Wild margins

Source Credit:  Content and images from Wall Street International Magazine by .  Read the original article - https://www.meer.com/en/84668-wild-margins

Berggruen Gallery is pleased to present Diana Al-Hadid: Wild margins, an exhibition of panels, works on paper, and works on
mylar by Syrian-born, Brooklyn-based artist Diana Al-Hadid. This show marks Al-Hadid’s second solo exhibition with the
gallery and will be on view November 15, 2024, through January 9, 2025. The gallery will host a reception for the artist on
Friday, November 15 from 4:00 to 7:00pm.

Wild margins exhibits Diana Al-Hadid’s first career exploration of works produced and inspired by techniques of hand-
papermaking learned during her year-long residency at Dieu Donné. As a Lab Grant Resident, an invitation-only residency that
allows mid-career and established artists to explore the art of papermaking, Al-Hadid worked with expert paper makers to
master new processes such as pulp painting, blowout, and stenciling. Calling the paper process “one of the most revolutionary
pieces of her practice recently”, Al-Hadid approaches making these paper pulp works in a similar fashion to her larger mixed
media works, blending layered materials and substrate until completely cohered. Al-Hadid’s experimentation with paper
coincided with the construction of her upstate New York studio leading to a body of work steeped in the inspirations of nature
and its boundaries.

Al-Hadid is known to weave threads between historical, architectural, cosmological, and folkloric themes,
probing the disjunctive and investigating allegories. As a truly immersive and emotive artist, she embodies her work. As she
drew inspiration from landscapes, skies, caves, and florals, her marks became increasingly frenzied, with inks more layered,
allowing denser and thicker images to emerge. These works reflect the uninhabited and chaotic elements of wilderness and
their effects on an artist in process. For a panel work inspired in part by Jan Brueghel’s Allegory of Tulip Mania, Al-Hadid was led
into her own tulip mania. She collected swathes of bulbs, planted shrubs, and flowers, letting the habits of her newfound
environment imprint upon her practice. Her references are never obvious to the viewer; she hints at works that move and
intrigue her, obscuring the narrative but letting the foundations remain. A deeply intuitive artist, Al-Hadid may alter her work
based on temperament, creating compositions imbued with the emotionality of their inspirative stories, histories, and physical
gestures. Al-Hadid often looks at outsider histories – her work asks what it means to be at the periphery. In this case, to
observe nature from the outside, to be at the margins of the natural world – to examine that which encroaches from an edge,
or sneaks in from the corner. Like nature’s untamed edges, Al-Hadid’s works in Wild margins embrace the unruly and wild
edges of paper – while their complex sea of details and masterful fine lines create a body of work so layered and storied it
transcends far beyond the physical realm it occupies.

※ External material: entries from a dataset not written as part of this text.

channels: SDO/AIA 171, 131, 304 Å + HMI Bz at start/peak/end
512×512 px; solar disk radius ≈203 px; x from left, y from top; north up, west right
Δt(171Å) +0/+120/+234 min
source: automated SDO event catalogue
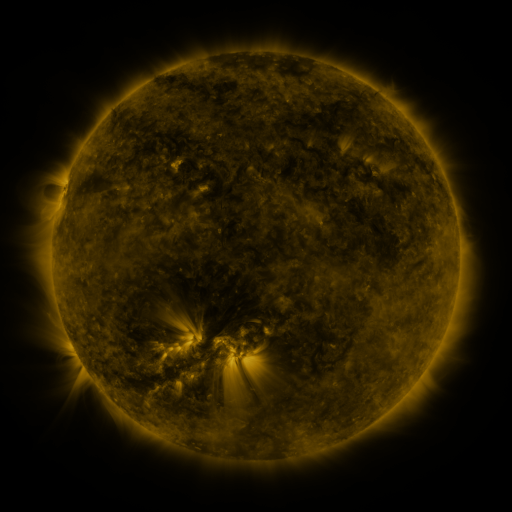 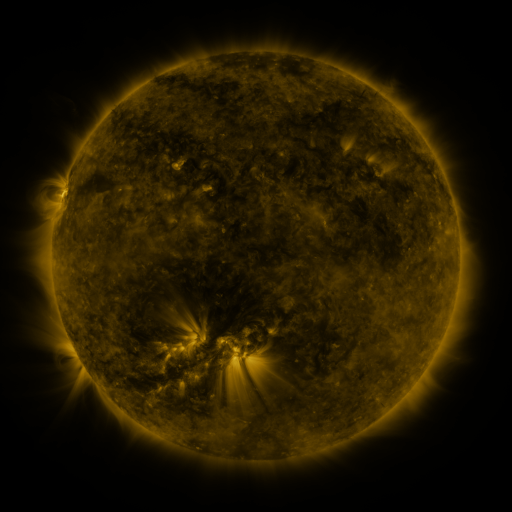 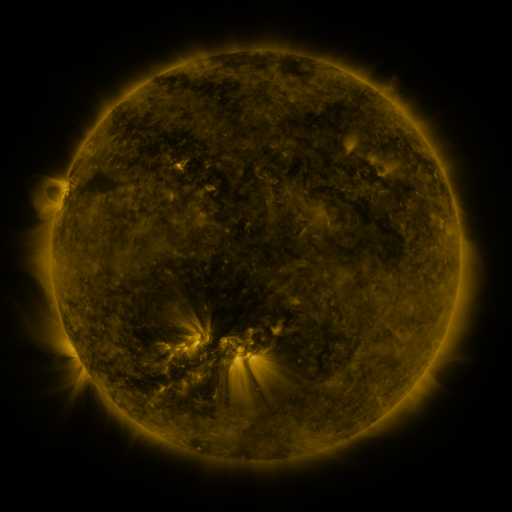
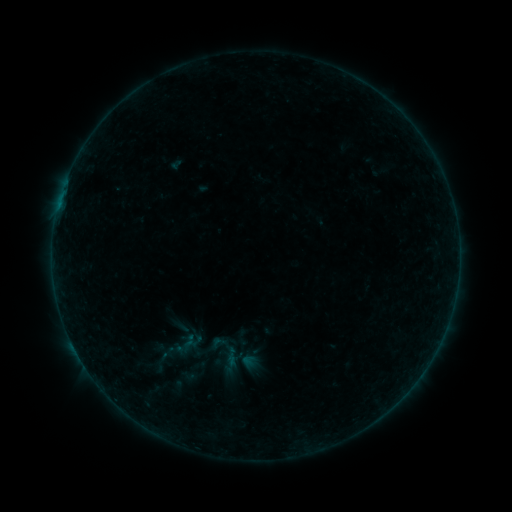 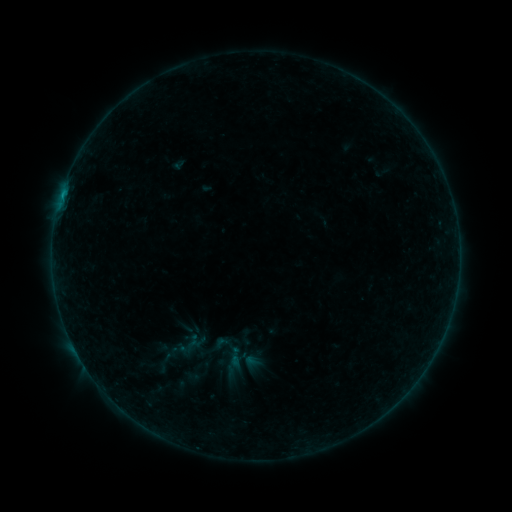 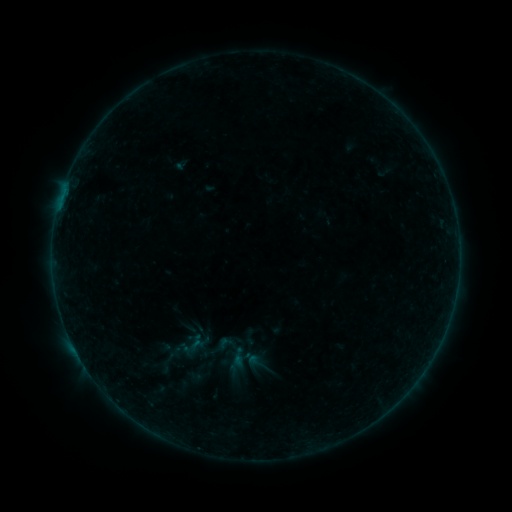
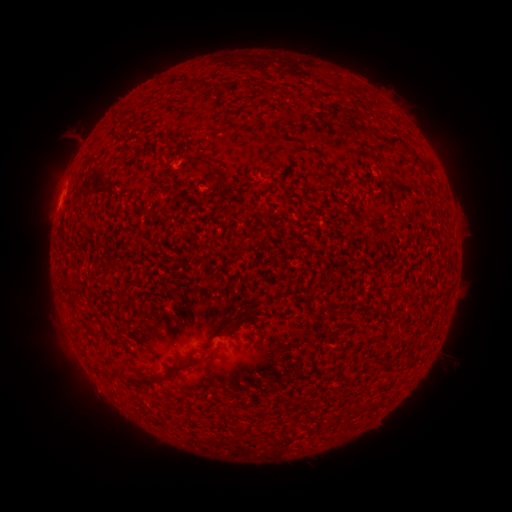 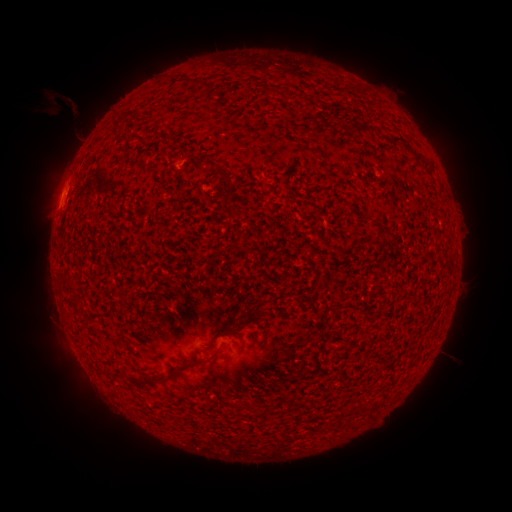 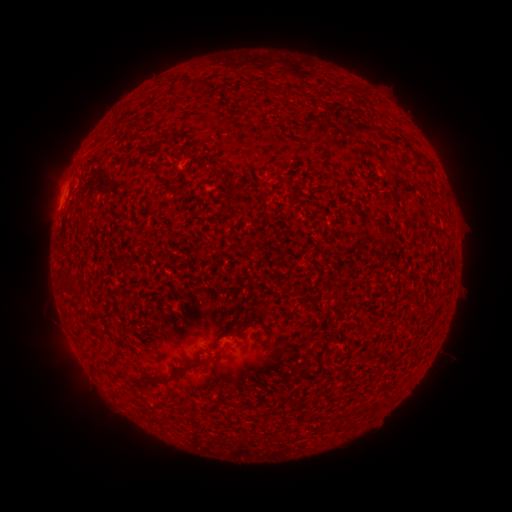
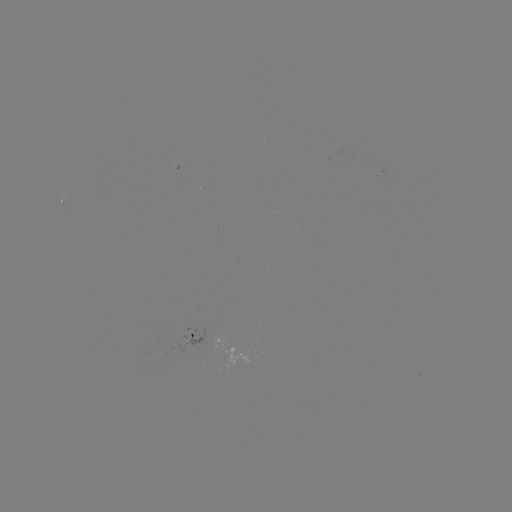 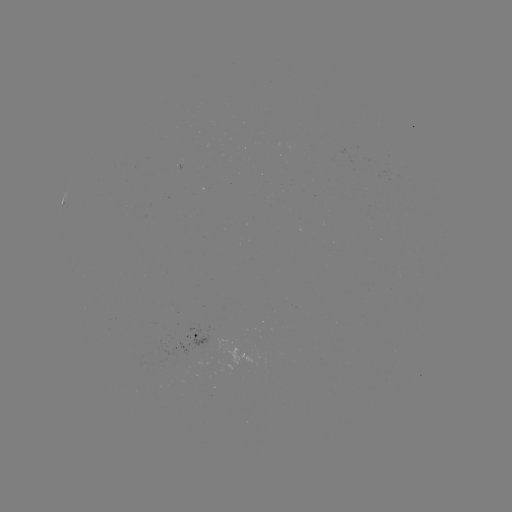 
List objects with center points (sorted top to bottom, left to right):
filament eruption: (96, 149)
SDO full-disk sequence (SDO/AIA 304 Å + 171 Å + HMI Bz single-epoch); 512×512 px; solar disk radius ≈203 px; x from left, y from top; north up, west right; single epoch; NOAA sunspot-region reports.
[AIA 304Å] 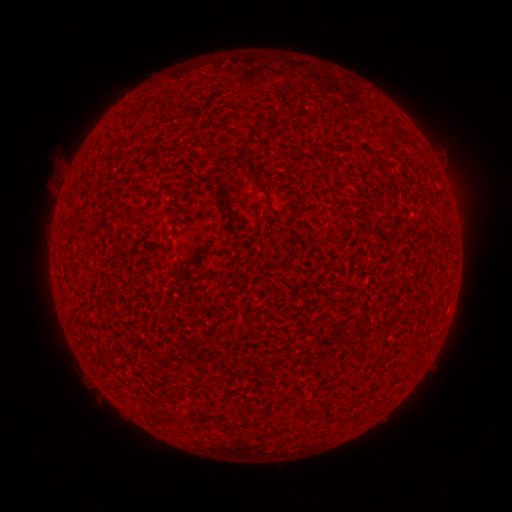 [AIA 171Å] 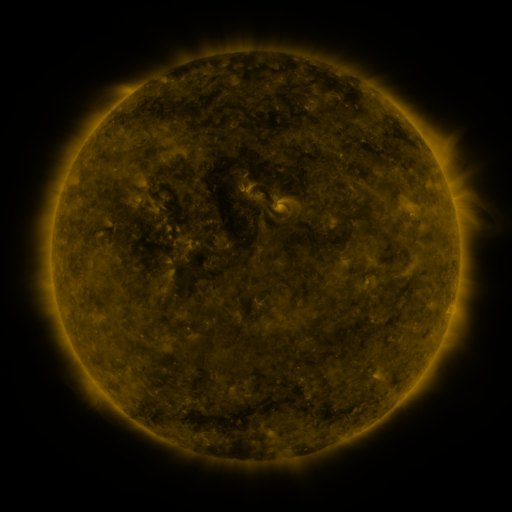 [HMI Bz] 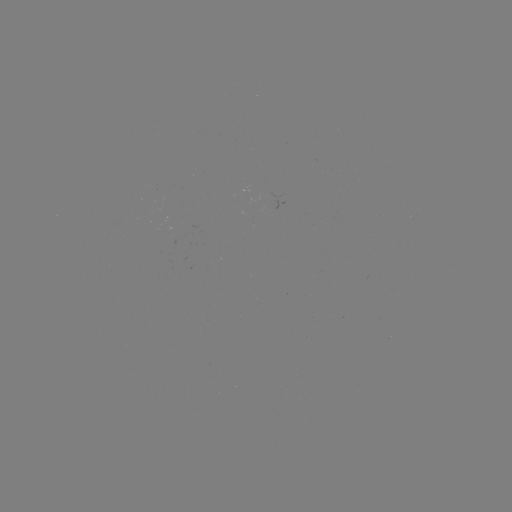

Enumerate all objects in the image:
(none)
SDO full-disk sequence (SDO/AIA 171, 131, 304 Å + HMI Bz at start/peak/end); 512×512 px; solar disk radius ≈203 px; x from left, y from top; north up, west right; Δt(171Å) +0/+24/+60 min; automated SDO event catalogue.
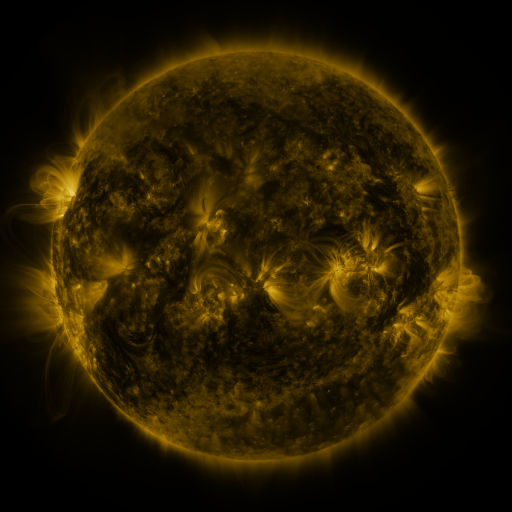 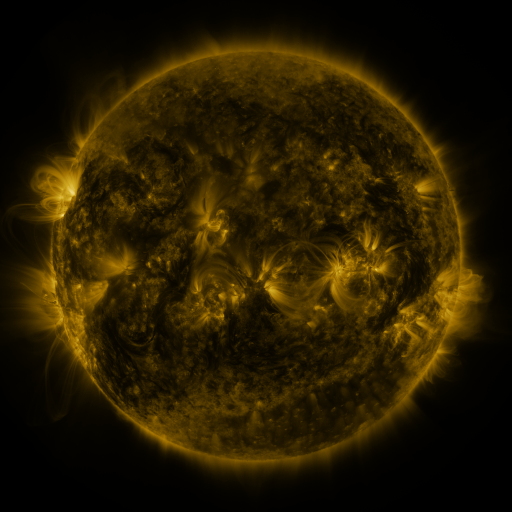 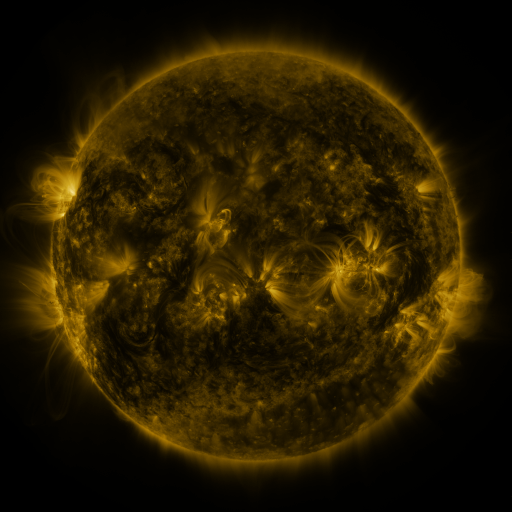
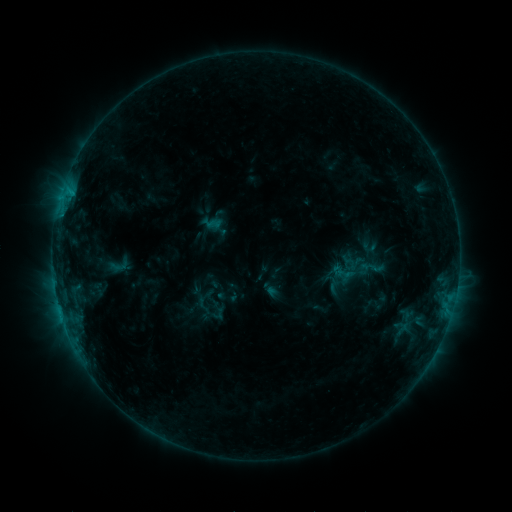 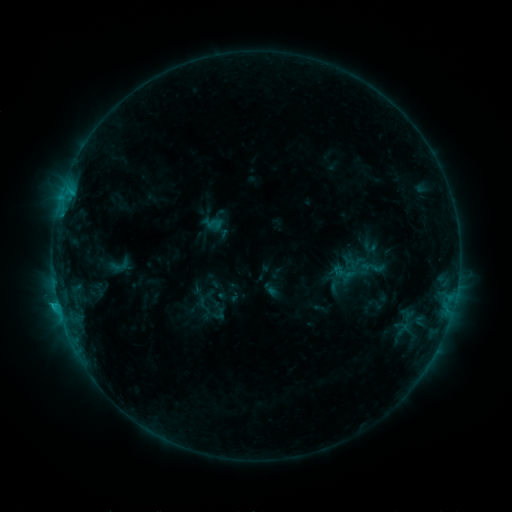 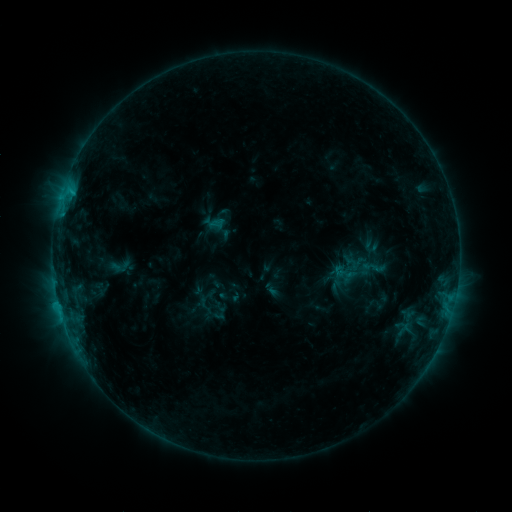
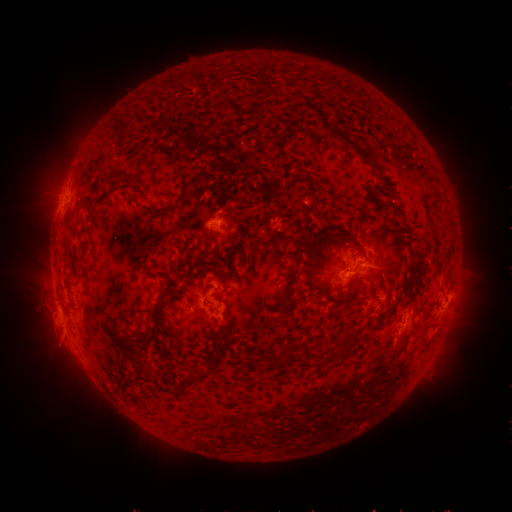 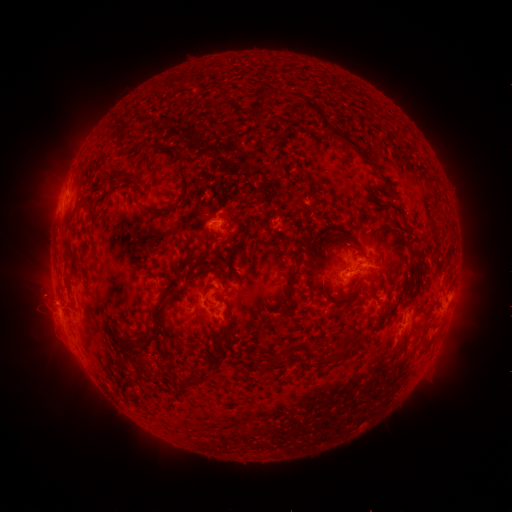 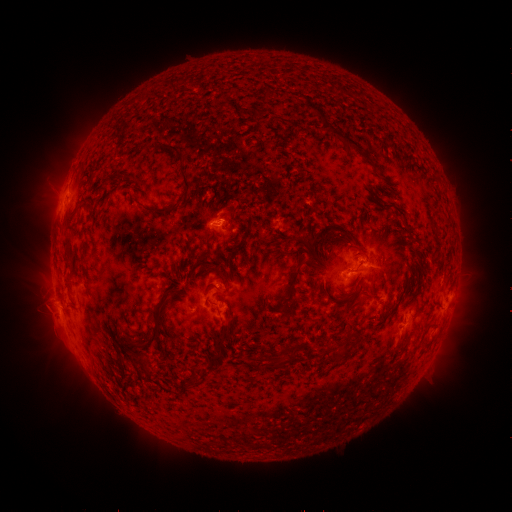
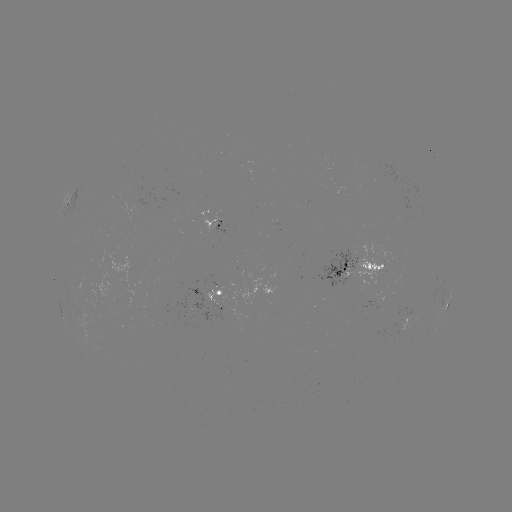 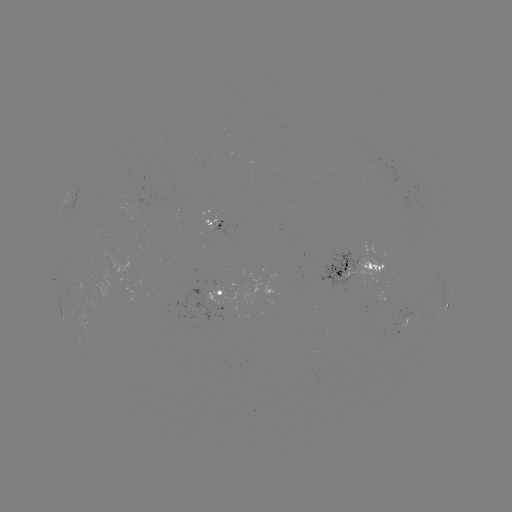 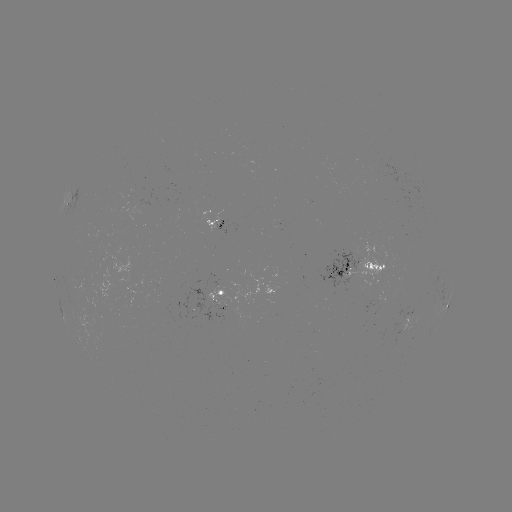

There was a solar flare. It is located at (58, 301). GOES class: C1.2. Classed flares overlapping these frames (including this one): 1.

Born in Aleppo, Syria, Diana Al-Hadid‘s family immigrated to Cleveland when she was five years old. Al-Hadid received a BA
and a BFA in sculpture from Kent State University, and an MFA from Virginia Commonwealth University. In 2007, she was
resident of the Skowhegan School of Painting and Sculpture and in 2009, she was a USA Rockefeller Fellow and a New York
Foundation for the Arts Fellow. She was the recipient of the Pollock-Krasner Foundation Grant (2007), the Joan Mitchell
Foundation Grant (2011), and The Academy of Arts and Letters Art Award (2020). In 2021, she was awarded a Smithsonian
Artist Research Fellowship to conduct research at the Freer Gallery of Art. Her mosaic murals for NYC’s Penn Station were
among 100 finalists for COD awards, an international competition honoring public commissions that integrate interior,
architectural, or public spaces.

Al-Hadid was one of four artists commissioned for a site-specific work at the Princeton
University Art Museum. She has given lectures at the Nasher Sculpture Center, The Metropolitan Museum of Art, San Jose
Museum of Art, The Hammer Museum, Yale University, Carnegie Mellon University, to name a few. For her first major public
art project Al-Hadid was commissioned by the Madison Square Park Conservancy, New York and exhibited by Mad. Sq. Art,
the contemporary art program of the Madison Square Park Conservancy and later installed on the campus of Williams College.
She has been featured in The New York Times, Vogue, Art21, Hyperallergic, and The Brooklyn Rail. Her work can be found in
numerous museums and private collections.